▶ **Source text**:
## BEGIN

There are dozen more interesting and used tools of various companies, but they all underline the various aspects of network security
All these tools are nothing without the proverbial orchestration. The core of the cyber defense center is central organization, different present skillsets from analysts to operators and squad leaders that can act on the spot on any actual thread.
The concept of a Security Operation Center SOC
People as success factors
is the mentioned underline in the slide and this phrase is taken very seriously here in the ADC-concept.
As shown on this picture, it is the staffing and the organization together with the elected software and hardware tools, that makes this Cyber Defense Center so powerful. A lot during the talk with Dr. Thier, we did not discuss software and feature, but how an organization needs to cater to the need of customers. Every customer is different, every customer has other threat and risk areas and there is no “one size fits all”, especially not in security.
The fascination of the setup was, that there was a deep knowledge of security, both commercial as well as governmental at the people involved at T-Systems, and in conjunction with the well selected software and the organizational strength of a large organization, that this all together made a great picture.

## END

▶ **Provided entries**:
## BEGIN

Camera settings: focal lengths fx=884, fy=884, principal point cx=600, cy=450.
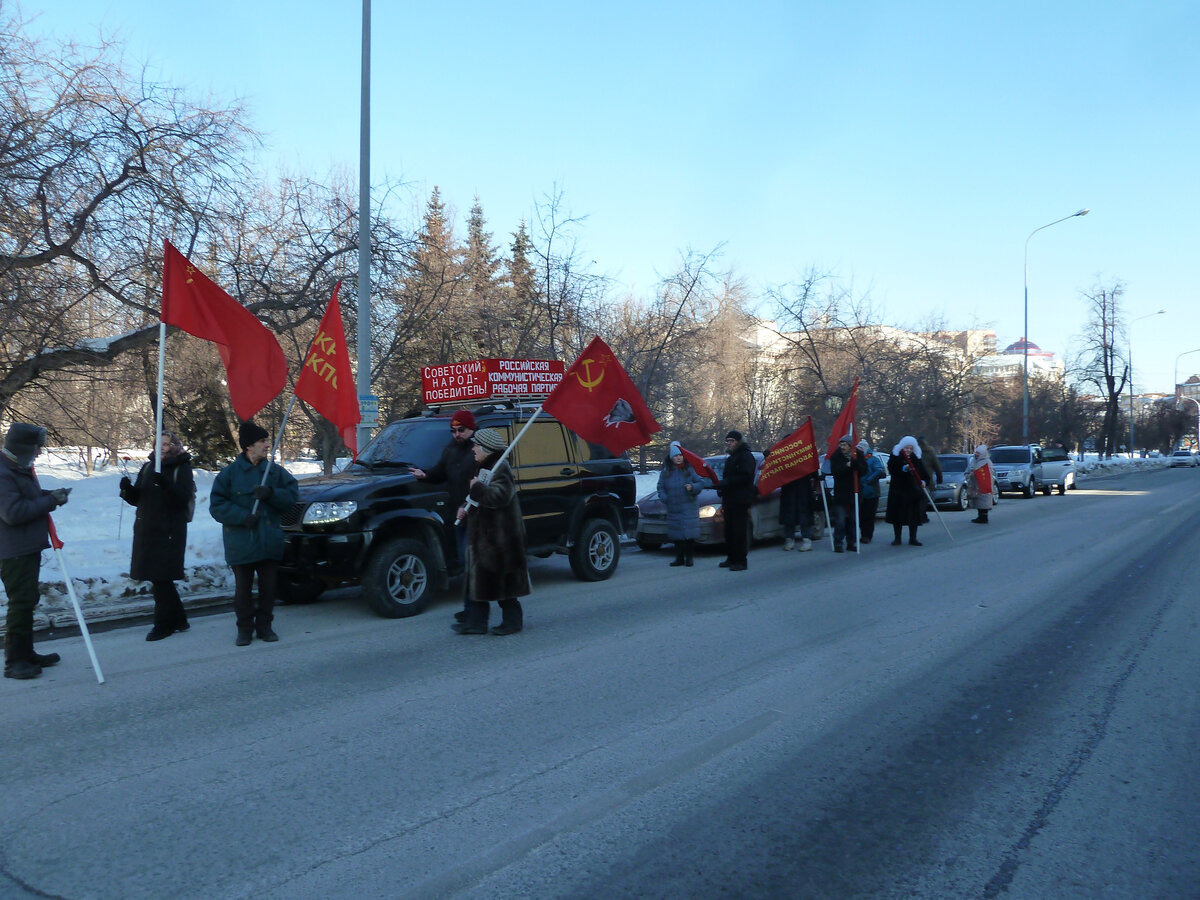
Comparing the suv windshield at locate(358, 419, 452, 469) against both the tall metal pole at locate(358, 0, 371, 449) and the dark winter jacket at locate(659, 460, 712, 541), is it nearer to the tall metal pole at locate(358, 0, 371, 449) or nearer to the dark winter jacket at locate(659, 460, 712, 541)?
the tall metal pole at locate(358, 0, 371, 449)

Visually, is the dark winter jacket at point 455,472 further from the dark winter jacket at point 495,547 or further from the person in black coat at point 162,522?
the person in black coat at point 162,522

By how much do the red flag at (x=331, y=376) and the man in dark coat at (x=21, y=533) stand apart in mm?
3190

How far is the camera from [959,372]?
33844 millimetres

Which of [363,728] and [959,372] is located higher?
[959,372]

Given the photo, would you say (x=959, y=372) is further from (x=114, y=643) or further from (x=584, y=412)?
(x=114, y=643)

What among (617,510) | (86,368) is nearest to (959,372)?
(617,510)

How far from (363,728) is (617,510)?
6.14m

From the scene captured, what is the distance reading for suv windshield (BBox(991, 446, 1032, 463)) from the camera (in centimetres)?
2897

## END

▶ **Instructions**:
- 1) Rename "fascination" as "appeal" in the cyber defense text, reproducing it from "The fascination of" to "a great picture.".
- 2) Arrange the entries as a numbered list, from the line with "From the scene" through the end of the entries, leaving out blank lines.

▶ **Solutions for each task**:
- 1)
The appeal of the setup was, that there was a deep knowledge of security, both commercial as well as governmental at the people involved at T-Systems, and in conjunction with the well selected software and the organizational strength of a large organization, that this all together made a great picture.

- 2)
1. From the scene captured, what is the distance reading for suv windshield (BBox(991, 446, 1032, 463)) from the camera (in centimetres)?
2. 2897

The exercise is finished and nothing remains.